Fly’s acquisition of the AirAsia portfolio has, perhaps inevitably, coloured the discussion of the lessor’s performance since the announcement earlier this year even though the actual deliveries of the portfolio aircraft are not expected until Q2 and are more likely to occur in Q3 2018. The lessor’s Q1 2018 results were positive irrespective of the projected incremental growth, and this should go some way towards demonstrating the fundamental strengths of Fly’s platform. Revenues from operating lease rentals grew by ca. 12% relative to Q1 the year earlier, and the pace of the growth of the cost base was meaningfully lower than the pace of revenue growth (5% versus 12%). The growth in the cost base is attributable primarily to fees relating to the AirAsia deal as well as unrealised foreign exchange losses. Also, directly attributable to the AirAsia deal was the $1.5 million charge taken by Fly for the losses incurred in relation to hedging AirAsia acquisition costs.

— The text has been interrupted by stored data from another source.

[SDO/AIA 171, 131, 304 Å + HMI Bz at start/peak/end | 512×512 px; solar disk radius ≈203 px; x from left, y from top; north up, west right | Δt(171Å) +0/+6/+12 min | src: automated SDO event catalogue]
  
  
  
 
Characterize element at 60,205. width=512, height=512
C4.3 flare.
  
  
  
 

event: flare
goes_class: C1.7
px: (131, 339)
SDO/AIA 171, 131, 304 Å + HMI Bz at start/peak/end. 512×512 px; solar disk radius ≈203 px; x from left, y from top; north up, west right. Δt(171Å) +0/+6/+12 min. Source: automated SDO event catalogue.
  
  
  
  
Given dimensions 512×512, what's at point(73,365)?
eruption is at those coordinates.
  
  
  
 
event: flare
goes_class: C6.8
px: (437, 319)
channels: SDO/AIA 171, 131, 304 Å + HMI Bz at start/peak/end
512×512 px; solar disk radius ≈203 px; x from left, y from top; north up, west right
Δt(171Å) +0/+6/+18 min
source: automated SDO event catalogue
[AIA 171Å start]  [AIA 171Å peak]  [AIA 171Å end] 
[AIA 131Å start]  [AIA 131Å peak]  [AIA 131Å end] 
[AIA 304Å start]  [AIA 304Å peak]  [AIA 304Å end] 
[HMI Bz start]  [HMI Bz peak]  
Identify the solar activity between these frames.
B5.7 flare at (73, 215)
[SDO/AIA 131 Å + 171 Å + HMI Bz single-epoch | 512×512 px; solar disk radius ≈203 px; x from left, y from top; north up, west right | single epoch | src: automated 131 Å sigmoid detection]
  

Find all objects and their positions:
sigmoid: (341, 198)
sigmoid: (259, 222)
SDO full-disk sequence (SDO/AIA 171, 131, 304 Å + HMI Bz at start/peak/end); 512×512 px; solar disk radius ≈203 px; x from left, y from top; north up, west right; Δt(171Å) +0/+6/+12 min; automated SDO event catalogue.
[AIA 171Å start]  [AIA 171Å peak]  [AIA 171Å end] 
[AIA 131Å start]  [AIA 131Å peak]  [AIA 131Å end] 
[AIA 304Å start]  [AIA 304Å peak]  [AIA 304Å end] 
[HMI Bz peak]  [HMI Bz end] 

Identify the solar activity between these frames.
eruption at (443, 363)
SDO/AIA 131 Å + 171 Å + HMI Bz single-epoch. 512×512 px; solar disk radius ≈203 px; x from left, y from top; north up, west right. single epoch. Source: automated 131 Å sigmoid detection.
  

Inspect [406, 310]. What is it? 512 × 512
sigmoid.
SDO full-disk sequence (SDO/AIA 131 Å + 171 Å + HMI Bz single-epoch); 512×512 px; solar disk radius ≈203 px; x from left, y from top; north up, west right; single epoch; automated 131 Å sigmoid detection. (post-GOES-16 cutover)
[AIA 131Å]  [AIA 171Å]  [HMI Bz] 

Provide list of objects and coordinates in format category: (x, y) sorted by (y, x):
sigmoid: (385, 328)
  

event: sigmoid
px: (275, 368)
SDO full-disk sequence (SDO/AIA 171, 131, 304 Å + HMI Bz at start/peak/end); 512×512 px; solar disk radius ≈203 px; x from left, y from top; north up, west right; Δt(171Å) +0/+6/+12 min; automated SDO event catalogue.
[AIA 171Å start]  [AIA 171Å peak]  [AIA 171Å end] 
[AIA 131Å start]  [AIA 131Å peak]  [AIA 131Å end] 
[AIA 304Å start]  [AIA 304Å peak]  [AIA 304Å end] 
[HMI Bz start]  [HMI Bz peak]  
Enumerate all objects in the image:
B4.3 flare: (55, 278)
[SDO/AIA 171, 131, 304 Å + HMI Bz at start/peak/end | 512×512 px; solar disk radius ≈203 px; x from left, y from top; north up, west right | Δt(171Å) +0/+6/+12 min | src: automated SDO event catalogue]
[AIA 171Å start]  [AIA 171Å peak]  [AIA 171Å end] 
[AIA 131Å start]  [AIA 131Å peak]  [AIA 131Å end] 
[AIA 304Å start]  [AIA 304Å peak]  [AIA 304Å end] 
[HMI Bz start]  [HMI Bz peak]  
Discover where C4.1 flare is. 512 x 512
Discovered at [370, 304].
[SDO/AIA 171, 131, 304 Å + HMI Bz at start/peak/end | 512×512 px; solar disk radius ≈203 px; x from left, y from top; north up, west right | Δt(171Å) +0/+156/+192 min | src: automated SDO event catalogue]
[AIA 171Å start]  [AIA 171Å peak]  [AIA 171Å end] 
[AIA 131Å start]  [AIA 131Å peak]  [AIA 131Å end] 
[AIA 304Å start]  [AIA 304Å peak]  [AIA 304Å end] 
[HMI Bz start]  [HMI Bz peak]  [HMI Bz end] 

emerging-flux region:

On the operational side, the lessor’s fleet utilisation was 99% in Q1 2018. Fly purchased a new A320 with a 12-year lease attached and disposed of 2 mid-age aircraft, achieving an impressive 16% premium to net book value (the range of gain on sale for the peers, excluding transaction impairments, is mid-single digits to low teens). Fly says there are no further purchases planned for the remainder of 2018 but some capital expenditures are envisaged for 2019 and beyond. On the sales side, none of the incoming AirAsia aircraft are expected to be sold by the end of 2018.
The AirAsia transaction, once approved by all relevant bodies and legally executed, will meaningfully transform Fly’s capital structure. The lessor intends to use $300 million of its cash reserves to finance the deal, in combination with $70 million worth of newly issued equity and $670 million in secured financing (of which $580 million is staple financing at LIBOR+1.725% and $90 million will be drawn from Fly’s acquisition facility at LIBOR+2%). Accommodative pricing suggests debt providers remain highly receptive of aircraft-backed deals, especially on the secured basis. In contrast to many of its peers that have consciously pursued an unsecured financing strategy, Fly is arguing that the “preponderance of secured over unsecured debt” and the overall structure of its debt actually facilitate debt management as it has no balloon payments to contend with.
The Ishka View
Even as the formal completion of the AirAsia acquisition remains all but a foregone conclusion, Fly is lingering in an analyst’s twilight zone—it has metaphorically left one shore but has not yet reached the other. Positive as they were, Q1 results cannot be extrapolated to a future that will bring a vastly different fleet, strategy and capital structure. The expected duration of Fly’s deleveraging may be realistic if the current conditions persist but the changing interest rate environment and rising fuel prices suggest that may not be the case. Notably also, the reported ease with which Fly was able to source secured debt financing for the deal contrasts with the equity market’s stubborn refusal to warm up to Fly’s stock. All of which is to say, Fly has much convincing to do.